Elle oublie toutefois un paramètre qui a son importance, à plus forte raison dans le type de menace à laquelle elle prétend apporter une réponse : un wagon désert reste un wagon désert, qu’il soit réservé ou pas aux femmes. Rien n’empêchera un agresseur d’y pénétrer.
Surtout, c’est une vision de l’organisation sociale qui n’a rien à envier à celle imposée par tous les intégrismes religieux, où les deux sexes doivent impérativement être séparés dans tous les espaces communs, pour les mettre à l’abri de la « tentation » – les hommes – ou préserver leur « pureté » – les femmes.
Dans l’Afghanistan des talibans, chaque femme a son wagon individuel : ça s’appelle une burqa. Et, aux dernières nouvelles, elles n’en sont pas davantage protégées des violences des hommes…
Réserver des wagons de RER aux femmes, ce n’est pas les mettre en sécurité, c’est les écarter de l’espace commun. Et puis, il faudra bien qu’elles en sortent, de leur wagon. Ou non ?
Les plus de 30 000 personnes qui ont signé cette pétition ont validé une conception de l’espace public particulièrement « toxique », pour utiliser un mot aujourd’hui très en vogue pour qualifier tout et n’importe quoi.
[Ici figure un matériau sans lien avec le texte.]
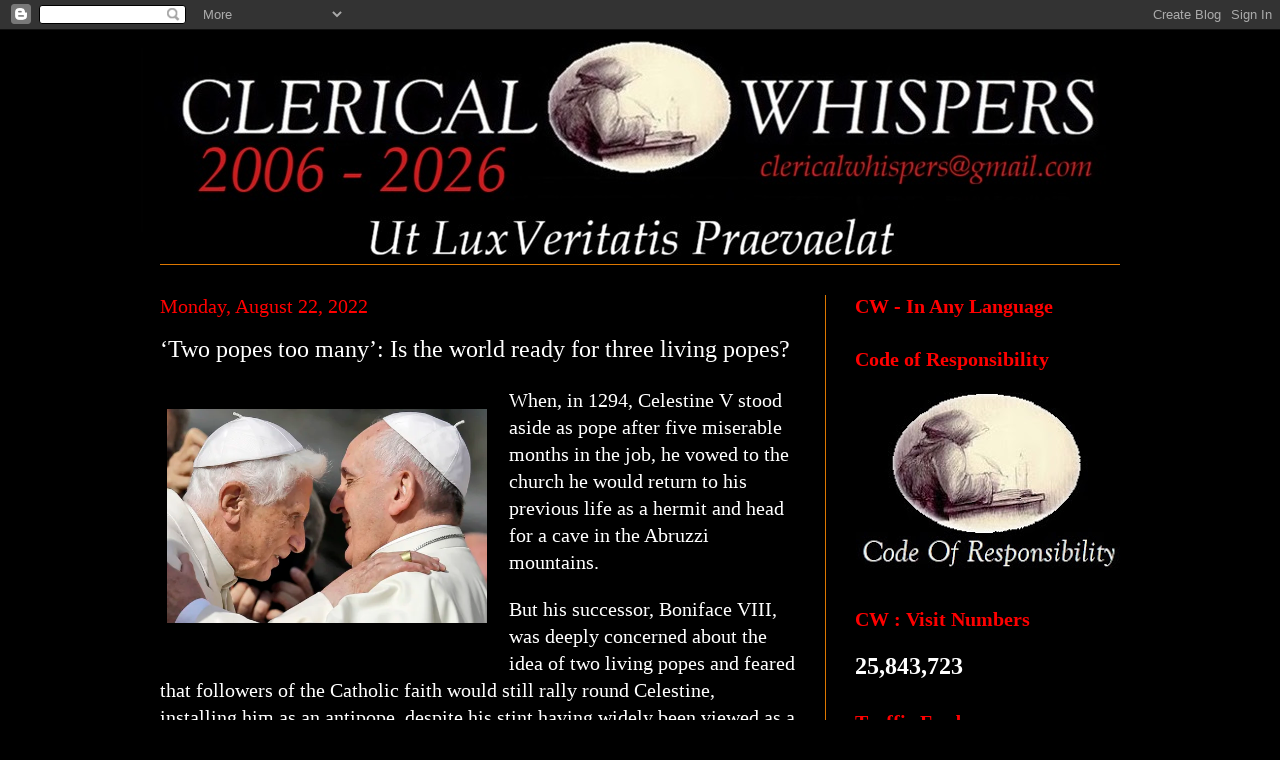

--- FILE ---
content_type: text/html; charset=UTF-8
request_url: https://clericalwhispers.blogspot.com/b/stats?style=WHITE_TRANSPARENT&timeRange=ALL_TIME&token=APq4FmB8xPYB8PHx5ic1YeTzm9sua-8uZPeOBDFddNyp8jAGp0K7Dc9GMqekBrJcVCzBMQPb9WuVUS3h9T4jnSZHb91HRtH3Sw
body_size: -15
content:
{"total":25843723,"sparklineOptions":{"backgroundColor":{"fillOpacity":0.1,"fill":"#ffffff"},"series":[{"areaOpacity":0.3,"color":"#fff"}]},"sparklineData":[[0,50],[1,30],[2,20],[3,34],[4,54],[5,37],[6,31],[7,21],[8,25],[9,23],[10,27],[11,51],[12,20],[13,27],[14,21],[15,11],[16,21],[17,25],[18,26],[19,23],[20,41],[21,56],[22,65],[23,75],[24,72],[25,68],[26,34],[27,100],[28,49],[29,48]],"nextTickMs":6545}

--- FILE ---
content_type: application/javascript
request_url: https://livetrafficfeed.com/static/v5/jquery.js?ranid=28uF0bSPyMBfNCm0jUyTTqCkpopwUZ0tGcICygI0P9wS5CyDWl&cookie_id=&link=https%3A%2F%2Fclericalwhispers.blogspot.com%2F2022%2F08%2Ftwo-popes-too-many-is-world-ready-for.html&clientwidth=1280&clientheight=720&num=10&title=%E2%80%98Two%20popes%20too%20many%E2%80%99%3A%20%20Is%20the%20wo&referrer=&timezone=Europe%2FDublin&root=0
body_size: 679
content:
var LTF_FEED_28uF0bSPyMBfNCm0jUyTTqCkpopwUZ0tGcICygI0P9wS5CyDWl = {"a":0,"b":1768511933,"c":0,"d":0,"e":1,"f":0,"g":1,"h":0,"i":"javascript:void(0);","j":0,"k":"US","l":[{"id":1209552391,"a":"https:\/\/clericalwhispers.blogspot.com\/2025\/12\/three-women-convicted-in-connection.html","b":"Three women convicted in connec","c":"Inchicore","d":"ie","e":"CH","f":"browser","g":"WIN","h":"1768511822"},{"id":1209551909,"a":"https:\/\/clericalwhispers.blogspot.com\/?m=1","b":"Clerical Whispers","c":"Barnsley","d":"uk","e":"CM","f":"browser","g":"AND","h":"1768511688"},{"id":1209551583,"a":"https:\/\/clericalwhispers.blogspot.com\/2025\/10\/nothing-sinister-about-freemasons-new.html?m=1","b":"Nothing \u2018sinister\u2019 about Freema","c":"London","d":"uk","e":"MF","f":"browser","g":"IOS","h":"1768511594"},{"id":1209551509,"a":"https:\/\/clericalwhispers.blogspot.com\/2025\/11\/bishop-david-oakley-update.html?m=1","b":"Bishop David Oakley - UPDATE","c":"Downham market","d":"uk","e":"MF","f":"browser","g":"IOS","h":"1768511569"},{"id":1209551220,"a":"https:\/\/clericalwhispers.blogspot.com\/","b":"Clerical Whispers","c":"Kidderminster","d":"uk","e":"SF","f":"browser","g":"MAC","h":"1768511494"},{"id":1209548566,"a":"https:\/\/clericalwhispers.blogspot.com\/?m=1","b":"Clerical Whispers","c":"Cartagena","d":"es","e":"PS","f":"browser","g":"WIN","h":"1768510763"},{"id":1209548448,"a":"https:\/\/clericalwhispers.blogspot.com\/","b":"Clerical Whispers","c":"London","d":"uk","e":"MF","f":"browser","g":"IOS","h":"1768510728"},{"id":1209547885,"a":"https:\/\/clericalwhispers.blogspot.com\/?m=1","b":"Clerical Whispers","c":"Downham market","d":"uk","e":"MF","f":"browser","g":"IOS","h":"1768510566"},{"id":1209546853,"a":"https:\/\/clericalwhispers.blogspot.com\/?m=1","b":"Clerical Whispers","c":"Dublin","d":"ie","e":"FM","f":"browser","g":"AND","h":"1768510309"},{"id":1209546810,"a":"https:\/\/clericalwhispers.blogspot.com\/","b":"Clerical Whispers","c":"Cartagena","d":"es","e":"PS","f":"browser","g":"WIN","h":"1768510296"}],"m":0,"o":6000,"p":"07f43b12d8d503d0e0aeb05d5886cb75"};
L’espace public doit être sûr pour tout le monde, c’est une évidence. Mais il doit aussi être accessible à tous, et partagé par tous.
Ce sont des comportements qui doivent y être bannis, pas des catégories d’individus.
Les seuls espaces non mixtes acceptables – et nécessaires – sont ceux où l’intimité doit être assurée : toilettes, vestiaires, cabines d’essayage… Tout le reste relève du puritanisme religieux ou de la ségrégation.
Tout à fait d’accord. Mais je propose une autre mesure l’obligation de porter un bracelet d’identification aux personnes condamnées pour agression sexuelle. Bracelet qui empêchera d’utiliser les transports en commun à partir de 20h.
Oui pourquoi pas, mais encore faudrait-il que le délinquant (ou la délinquante pourquoi pas ?) ait déjà été jugé donc qu’il y ait eu une plainte et procédure.
Les plaignantes (ou plaignants) pour une main baladeuse, frottements ou propositions « indécentes », portent rarement plaintes et c’est un tort, dans le même temps force est de constater que ce rendre au commissariat — et lequel — lorsque les « victimes » sont sans « force de l’ordre » dans le Wagon ou sur les quais, n’incite pas à dépôt de plainte.
Ensuite encore faut-il que la plainte dans un commissariat soit effectivement enregistrée et portée à la connaissance d’une autorité judiciaire, qui débordée classe sans suite ces plaintes sauf s’il s’agit de coups et blessure ou viols et encore avec amples témoignages.